La présence de multinationales comme SAP, ENGIE, Sumitomo Corporation ou Zoho Corporation, exposant pour la première fois dans une manifestation manufacturière au Maroc, prouve que les grandes décisions d’investissement ne se prennent plus sans tenir compte du marché marocain et africain.
Mais au-delà des grands noms, ce salon met également en lumière un écosystème plus large. Des entreprises comme Schneider Electric, Teledyne, Vivo Energy ou OCP Circular Technologies participent activement aux échanges et montrent l’intégration progressive du Royaume dans les chaînes de valeur mondiales.
Quand les startups prennent leur place sur la scène industrielle
Ce qui distingue aussi WAM Morocco de nombreux salons traditionnels, c’est son espace dédié à l’innovation des jeunes pousses. Avec le soutien d’Invest India, le pavillon international de startups offre une vitrine rare aux entrepreneurs pour capter l’attention d’investisseurs, de partenaires industriels et de décideurs.
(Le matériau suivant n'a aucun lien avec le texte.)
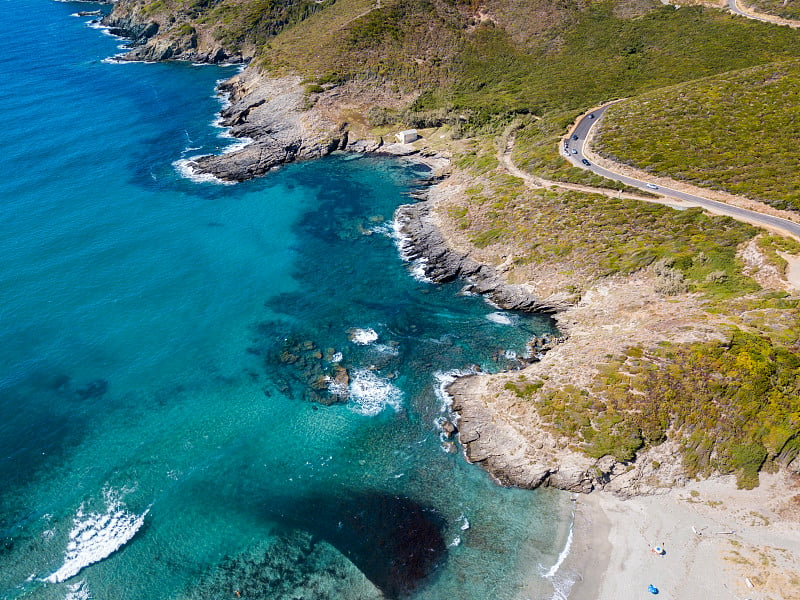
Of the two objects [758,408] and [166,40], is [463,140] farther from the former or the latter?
[166,40]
Parmi les moments forts figure le Supernova Challenge, une compétition qui a attiré plus de 40 startups autour de thèmes cruciaux : robotique, automatisation industrielle, logistique intelligente, matériaux durables ou encore plateformes IoT. Un prix de 10 000 USD est offert aux projets les plus prometteurs, une somme modeste peut-être, mais symbolique dans l’écosystème africain en pleine structuration.
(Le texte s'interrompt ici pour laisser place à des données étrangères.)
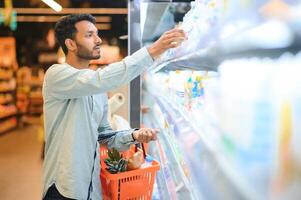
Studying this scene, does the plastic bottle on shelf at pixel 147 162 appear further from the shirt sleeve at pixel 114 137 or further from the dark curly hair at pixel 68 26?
the dark curly hair at pixel 68 26

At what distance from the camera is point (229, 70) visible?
1.03 m

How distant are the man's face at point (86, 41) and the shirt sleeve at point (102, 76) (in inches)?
8.0

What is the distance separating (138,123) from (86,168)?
2.14 meters

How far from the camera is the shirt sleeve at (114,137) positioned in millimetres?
2020

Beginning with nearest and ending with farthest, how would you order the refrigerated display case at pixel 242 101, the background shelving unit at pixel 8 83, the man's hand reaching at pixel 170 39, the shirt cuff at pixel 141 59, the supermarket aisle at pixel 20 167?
1. the refrigerated display case at pixel 242 101
2. the man's hand reaching at pixel 170 39
3. the shirt cuff at pixel 141 59
4. the supermarket aisle at pixel 20 167
5. the background shelving unit at pixel 8 83

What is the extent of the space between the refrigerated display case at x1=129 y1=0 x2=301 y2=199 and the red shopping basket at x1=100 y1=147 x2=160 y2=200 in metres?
0.19

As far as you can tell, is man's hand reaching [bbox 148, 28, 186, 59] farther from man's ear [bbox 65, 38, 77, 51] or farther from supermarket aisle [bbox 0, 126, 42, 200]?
supermarket aisle [bbox 0, 126, 42, 200]

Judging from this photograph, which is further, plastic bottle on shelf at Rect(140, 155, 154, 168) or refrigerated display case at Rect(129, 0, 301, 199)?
plastic bottle on shelf at Rect(140, 155, 154, 168)

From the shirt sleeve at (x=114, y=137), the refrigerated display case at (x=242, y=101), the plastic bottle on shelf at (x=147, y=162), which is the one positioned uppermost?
the refrigerated display case at (x=242, y=101)

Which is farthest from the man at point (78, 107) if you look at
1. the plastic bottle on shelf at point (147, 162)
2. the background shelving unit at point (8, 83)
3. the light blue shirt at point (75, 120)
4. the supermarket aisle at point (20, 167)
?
the background shelving unit at point (8, 83)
Ces jeunes entreprises, souvent issues de contextes très différents, racontent une même histoire : celle d’un continent en quête de solutions propriétaires, capables de répondre aux défis uniques du marché africain. Au passage, elles rappellent que l’innovation ne se nourrit pas seulement des gros capitaux, mais aussi de la créativité locale et de la capacité à connecter des idées audacieuses à des besoins réels.
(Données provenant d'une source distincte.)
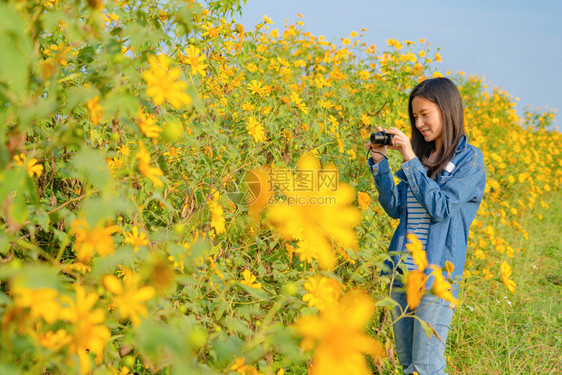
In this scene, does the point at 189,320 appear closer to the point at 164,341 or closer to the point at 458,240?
the point at 164,341

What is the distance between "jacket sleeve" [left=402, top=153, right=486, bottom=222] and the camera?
1.49 meters

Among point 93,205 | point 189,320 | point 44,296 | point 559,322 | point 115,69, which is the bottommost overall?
point 559,322

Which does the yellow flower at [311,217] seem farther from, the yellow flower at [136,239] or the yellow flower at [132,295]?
the yellow flower at [132,295]

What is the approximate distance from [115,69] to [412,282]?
0.60 m

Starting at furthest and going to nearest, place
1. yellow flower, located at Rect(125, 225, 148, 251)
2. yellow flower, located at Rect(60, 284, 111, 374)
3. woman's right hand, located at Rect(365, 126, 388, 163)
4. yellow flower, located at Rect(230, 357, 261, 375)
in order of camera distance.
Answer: woman's right hand, located at Rect(365, 126, 388, 163) → yellow flower, located at Rect(125, 225, 148, 251) → yellow flower, located at Rect(230, 357, 261, 375) → yellow flower, located at Rect(60, 284, 111, 374)

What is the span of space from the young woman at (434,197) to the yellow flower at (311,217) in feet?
0.81

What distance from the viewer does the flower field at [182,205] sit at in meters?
0.54

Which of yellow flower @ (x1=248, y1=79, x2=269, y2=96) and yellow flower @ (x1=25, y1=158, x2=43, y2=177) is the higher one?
yellow flower @ (x1=248, y1=79, x2=269, y2=96)

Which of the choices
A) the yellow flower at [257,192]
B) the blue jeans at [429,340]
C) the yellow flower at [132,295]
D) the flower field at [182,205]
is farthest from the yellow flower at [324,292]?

Le Maroc comme hub continental… avec défis
WAM Morocco s’inscrit dans une stratégie plus large du Royaume : devenir hub industriel reliant l’Afrique à l’Europe et au Moyen-Orient, en misant sur l’industrie 4.0, la durabilité et l’attractivité internationale. Ce salon, associé à GITEX Africa, s’appuie sur une vision partagée entre autorités publiques, fédérations industrielles et acteurs privés pour accélérer la transformation économique.
Pourtant, cette dynamique ne doit pas masquer les défis qui subsistent. La question du transfert effectif de technologies, de la montée en compétences locales et de l’adaptation des formations aux besoins réels du secteur demeure cruciale. Les ambitions sont grandes ; leur réalisation nécessitera un effort coordonné entre gouvernement, entreprises et institutions éducatives.
À Casablanca, WAM Morocco n’est pas seulement un salon : c’est l’expression d’une aspiration collective. Celle d’un Maroc qui souhaite non seulement attirer les technologies du futur, mais aussi fabriquer ce futur ici même, en Afrique. Le défi est à la hauteur des espoirs. Mais à voir l’effervescence qui règne dans les halls de la Foire internationale, on sent que le Royaume n’est plus seulement observateur : il prend sa place dans la course mondiale vers l’industrie intelligente et la mobilité durable. Pour les acteurs économiques marocains de 24 à 54 ans, ce moment historique est une invitation à s’engager, à innover et à rêver plus grand encore.